Gordon Brown understood these benefits, at least when considering the private sector, and understood, too, that Britain's competition policy was too flaccid to be effective. Which is why some five years ago he pushed through legislation making it a criminal offence for businessmen to collude to fix prices or engage in other forms of cartel behaviour. He made it clear to enforcement authorities that they should prevent mergers that might result in a firm so dominant as to be able to stifle competition, and that they should not allow dominant firms to adopt pricing and other practices that unduly squeeze smaller competitors or bar potential rivals.
Enter John Fingleton, after a distinguished career as an antitrust enforcer in Ireland, to head the Office of Fair Trading and build on the work done by his brilliant predecessor, John Vickers, now safely back in Oxford, no longer a target of the animus of the business community. Among other things, Mr Fingleton decides to prosecute banks that he alleges pile non-transparent and unannounced charges on customers. So far, he is ahead on points in what promises to be a protracted legal battle.
As if that were not enough, he decides to investigate whether supermarkets are collusively setting prices for some products — classic cartel behaviour. I have no way of knowing whether the supermarkets are innocent or guilty, and agree with critics that the OFT should not have found Morrisons guilty-by-press release in a bout of what a High Court judge called sensationalist publicity, for which Mr Fingleton apologised and the OFT coughed up a £100,000 mea culpa.
But I do know that the steps the OFT has taken in what is the first serious, concerted assault on cartel behaviour in Britain are old news in most countries with a serious devotion to competition. One technique is to grant leniency to the first cartel member to come forward and, yes, rat on his confederates. Look at it this way. Cartels are formed to rob consumers of money by charging them more than a free-market price. That is no different from conspiring to burgle their homes. Surely no one would object if one of a gang of thieves planning to rob a house, or a bank, decided to go to the police and tell all in return for a reduced sentence, or none at all. So, with cartelists. If the promise of leniency increases the probability that the ring will be broken up, authorities in America, and now here, are right to make such an offer.
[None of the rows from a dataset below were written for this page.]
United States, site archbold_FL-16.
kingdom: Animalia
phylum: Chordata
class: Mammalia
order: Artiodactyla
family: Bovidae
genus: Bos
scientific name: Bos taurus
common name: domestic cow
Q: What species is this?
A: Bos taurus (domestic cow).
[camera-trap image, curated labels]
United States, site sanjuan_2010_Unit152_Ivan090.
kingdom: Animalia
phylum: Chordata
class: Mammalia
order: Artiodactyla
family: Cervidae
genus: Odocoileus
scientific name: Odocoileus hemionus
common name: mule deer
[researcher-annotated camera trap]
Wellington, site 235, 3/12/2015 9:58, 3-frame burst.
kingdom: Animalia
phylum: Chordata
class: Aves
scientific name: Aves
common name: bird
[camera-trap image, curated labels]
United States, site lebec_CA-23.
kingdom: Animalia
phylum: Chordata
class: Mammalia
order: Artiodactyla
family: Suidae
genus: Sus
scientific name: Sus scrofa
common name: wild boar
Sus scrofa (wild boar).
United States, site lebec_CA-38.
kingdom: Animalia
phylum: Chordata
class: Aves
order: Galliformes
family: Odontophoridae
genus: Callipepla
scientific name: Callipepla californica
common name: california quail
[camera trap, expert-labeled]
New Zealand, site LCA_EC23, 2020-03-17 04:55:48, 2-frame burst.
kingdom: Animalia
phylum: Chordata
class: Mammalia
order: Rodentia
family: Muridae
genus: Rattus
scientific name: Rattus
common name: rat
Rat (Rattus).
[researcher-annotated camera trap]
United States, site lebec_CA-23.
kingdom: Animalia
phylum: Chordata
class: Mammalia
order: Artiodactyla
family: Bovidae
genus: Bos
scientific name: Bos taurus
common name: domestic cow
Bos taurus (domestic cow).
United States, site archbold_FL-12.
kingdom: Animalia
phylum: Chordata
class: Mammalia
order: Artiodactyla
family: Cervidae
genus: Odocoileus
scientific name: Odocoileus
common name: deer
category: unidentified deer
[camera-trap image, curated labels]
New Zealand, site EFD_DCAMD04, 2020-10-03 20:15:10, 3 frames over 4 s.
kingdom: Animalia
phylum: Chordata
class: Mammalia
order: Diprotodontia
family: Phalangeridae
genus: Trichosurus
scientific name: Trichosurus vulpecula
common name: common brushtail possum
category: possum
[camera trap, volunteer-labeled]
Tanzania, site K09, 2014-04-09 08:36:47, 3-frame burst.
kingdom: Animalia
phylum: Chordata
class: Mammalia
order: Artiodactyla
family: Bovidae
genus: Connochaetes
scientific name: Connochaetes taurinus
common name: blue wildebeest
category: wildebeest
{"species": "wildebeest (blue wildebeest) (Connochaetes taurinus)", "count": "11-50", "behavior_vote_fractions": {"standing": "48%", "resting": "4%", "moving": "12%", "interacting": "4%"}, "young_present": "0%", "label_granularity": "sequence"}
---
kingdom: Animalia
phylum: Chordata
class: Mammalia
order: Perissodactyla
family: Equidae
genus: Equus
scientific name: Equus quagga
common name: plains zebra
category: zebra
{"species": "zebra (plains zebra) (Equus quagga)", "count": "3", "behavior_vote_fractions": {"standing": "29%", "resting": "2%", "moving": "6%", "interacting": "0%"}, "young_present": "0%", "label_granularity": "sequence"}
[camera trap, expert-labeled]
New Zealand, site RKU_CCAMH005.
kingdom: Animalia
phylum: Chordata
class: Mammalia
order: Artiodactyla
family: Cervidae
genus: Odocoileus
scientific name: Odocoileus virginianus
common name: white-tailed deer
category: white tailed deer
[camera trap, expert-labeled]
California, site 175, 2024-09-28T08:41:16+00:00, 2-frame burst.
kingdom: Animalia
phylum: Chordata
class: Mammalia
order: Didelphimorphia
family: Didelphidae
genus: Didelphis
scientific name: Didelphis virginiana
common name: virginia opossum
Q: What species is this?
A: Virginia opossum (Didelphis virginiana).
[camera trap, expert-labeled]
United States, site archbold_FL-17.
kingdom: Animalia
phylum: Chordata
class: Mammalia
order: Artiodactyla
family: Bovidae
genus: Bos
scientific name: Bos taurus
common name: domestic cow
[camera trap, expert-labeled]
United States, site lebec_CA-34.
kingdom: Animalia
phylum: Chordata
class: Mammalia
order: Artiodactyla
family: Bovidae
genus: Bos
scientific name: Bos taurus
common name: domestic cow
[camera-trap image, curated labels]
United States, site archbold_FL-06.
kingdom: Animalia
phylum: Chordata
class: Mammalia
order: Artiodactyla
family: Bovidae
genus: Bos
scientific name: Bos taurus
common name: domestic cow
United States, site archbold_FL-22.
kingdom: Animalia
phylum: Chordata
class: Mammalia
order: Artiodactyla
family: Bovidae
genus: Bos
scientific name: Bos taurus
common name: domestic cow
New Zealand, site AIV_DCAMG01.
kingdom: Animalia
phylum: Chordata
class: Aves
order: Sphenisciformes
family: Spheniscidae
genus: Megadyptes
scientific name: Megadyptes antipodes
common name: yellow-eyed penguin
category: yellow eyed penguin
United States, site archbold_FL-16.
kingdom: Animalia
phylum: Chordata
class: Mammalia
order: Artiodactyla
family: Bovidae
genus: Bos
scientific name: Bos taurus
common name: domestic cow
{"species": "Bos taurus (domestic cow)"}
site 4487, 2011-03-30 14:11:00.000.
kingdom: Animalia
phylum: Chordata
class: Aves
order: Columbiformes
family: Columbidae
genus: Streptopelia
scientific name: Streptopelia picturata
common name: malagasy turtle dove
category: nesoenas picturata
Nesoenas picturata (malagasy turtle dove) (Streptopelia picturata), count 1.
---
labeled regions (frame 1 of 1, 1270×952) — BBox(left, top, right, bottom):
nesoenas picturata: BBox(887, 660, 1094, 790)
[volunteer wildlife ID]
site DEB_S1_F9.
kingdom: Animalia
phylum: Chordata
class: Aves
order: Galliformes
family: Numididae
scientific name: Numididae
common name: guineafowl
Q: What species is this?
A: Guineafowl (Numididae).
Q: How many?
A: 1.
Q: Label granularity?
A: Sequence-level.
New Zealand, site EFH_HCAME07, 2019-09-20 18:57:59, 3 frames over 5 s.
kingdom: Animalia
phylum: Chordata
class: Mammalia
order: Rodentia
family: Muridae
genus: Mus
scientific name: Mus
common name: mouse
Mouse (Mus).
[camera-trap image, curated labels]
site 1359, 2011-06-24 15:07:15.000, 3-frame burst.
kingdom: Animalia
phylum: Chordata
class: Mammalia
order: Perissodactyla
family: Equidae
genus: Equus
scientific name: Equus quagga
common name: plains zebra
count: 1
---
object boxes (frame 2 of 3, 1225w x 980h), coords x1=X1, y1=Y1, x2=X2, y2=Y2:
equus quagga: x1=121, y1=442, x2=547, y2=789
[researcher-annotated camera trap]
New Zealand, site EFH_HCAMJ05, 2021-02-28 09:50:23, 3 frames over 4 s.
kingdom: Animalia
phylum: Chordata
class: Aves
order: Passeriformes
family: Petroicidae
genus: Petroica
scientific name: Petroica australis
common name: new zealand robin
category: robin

An even more important weapon against cartels is the so-called dawn raid. Enforcement officers show up, unannounced lest crucial evidence be destroyed, and seize any records that might reveal communications among competitors to set selling or buying prices, or otherwise to co-ordinate their activities to the disadvantage of consumers. Instead of cheering this effort to preserve the sort of markets on which the survival of capitalism in the end depends, howls of protest can be heard from boardrooms across the land. Many of these noises emanate from chief executives who have declined Mr Fingleton's offer to meet to discuss how he intends to enforce competition law. That chore is left to their lawyers, who are not known to weep when forced to bill clients millions of pounds to defend them in enforcement proceedings and, in recent years, to keep them out of jail.
Not everything the OFT does can be defended. Staff turnover often makes it necessary for companies under investigation to educate and re-educate young lawyers and economists in the intricacies of their industries, making cases drag on for too long, as I have learnt to my pain.
But businessmen who worry that public support for capitalism might be waning in the face of inequities in the distribution of its fruits, an economic slowdown, and the Government's intervention on behalf of troubled banks, should give at least two cheers for the OFT's efforts to keep prices at competitive levels, and preserve competitive opportunities for fledgeling entrepreneurs.